The studies address the central question of how cooperative norms and their perceived consensus influence trust in mixed human-bot collectives. Results show that sharing and third-party punishment signal trustworthiness as in human-only societies, but their signaling potency declines when bots are involved—particularly when the intended beneficiary is a bot. This attenuation appears linked to uncertainty about whether helping and punishing norms are consensual in human-bot contexts. Correlational evidence (Study 3) demonstrates that greater perceived injunctive norm-consensus is associated with larger trust-gains for norm-followers across varied identity configurations. Causal manipulations (Studies 4–5) show that informing participants about high consensus on helping can increase trust-gains and reduce asymmetric treatment across human-bot pairings. These findings suggest that individuals import human-human cooperative norms into mixed settings but adjust trust allocations based on perceived consensus, implying that norm communication strategies can facilitate trust formation and cooperation in human-machine ecosystems.
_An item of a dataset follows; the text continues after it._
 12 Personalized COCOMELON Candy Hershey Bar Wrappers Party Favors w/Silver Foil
The paper contributes evidence that trust in mixed human-bot collectives is shaped by cooperative norms and, critically, by the perceived consensus surrounding those norms. While helping and punishing generally increase trust, their effects are reduced when bots are part of the interaction—especially when bots are beneficiaries or helpers. Perceived consensus about helping and punishing predicts the magnitude of trust-gains, and experimentally making consensus salient can boost trust in norm-followers and reduce differential treatment of bots versus humans. These insights indicate that cooperative norms from human-only societies can guide behavior in human-machine collectives and that explicitly communicating emerging consensus may accelerate norm stabilization and trust establishment. Future research should test the generality across platforms and currencies of cooperation (e.g., likes, reputation, bans), examine cultural and contextual moderators, and explore additional mechanisms (e.g., signaling vs. altruism) and design levers (e.g., bot transparency, capability/role design) for fostering cooperation.
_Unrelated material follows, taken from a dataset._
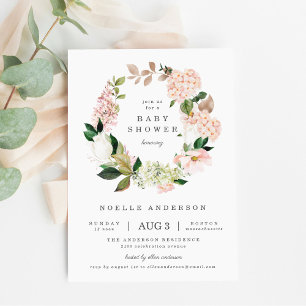 Blush Garden Spring Wreator Baby shower Invitation Kaart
- Sample representativeness: MTurk workers skew younger, more educated, and more tech-savvy than the general population; results may not generalize to other demographics. - Stylized laboratory setting: The controlled third-party punishment and trust games may not capture idiosyncrasies of specific platforms; external validity may vary by context. - Currency proxy: Money was used as a proxy for platform-specific currencies (likes, bans); effects may depend on the operative currency in particular ecosystems. - Cultural and contextual variation: Social norms about humans and machines vary by culture and context, limiting prediction from a single set of studies. - Deception and belief in manipulation: Study 4 employed deception and trust in the norm-consensus manipulation varied across conditions; analyses conditioned on believing the manipulation; effects attenuate when including all participants. - Normality violations: Although large samples justify t-tests, formal normality assumptions were not met. - Repeat participation: Some participants appeared across studies (especially Study 5), though robustness checks suggest substantively similar results when excluding returnees. - Hypothetical decisions in Study 3: While distributions were similar to incentivized Study 2, hypothetical nature remains a caveat.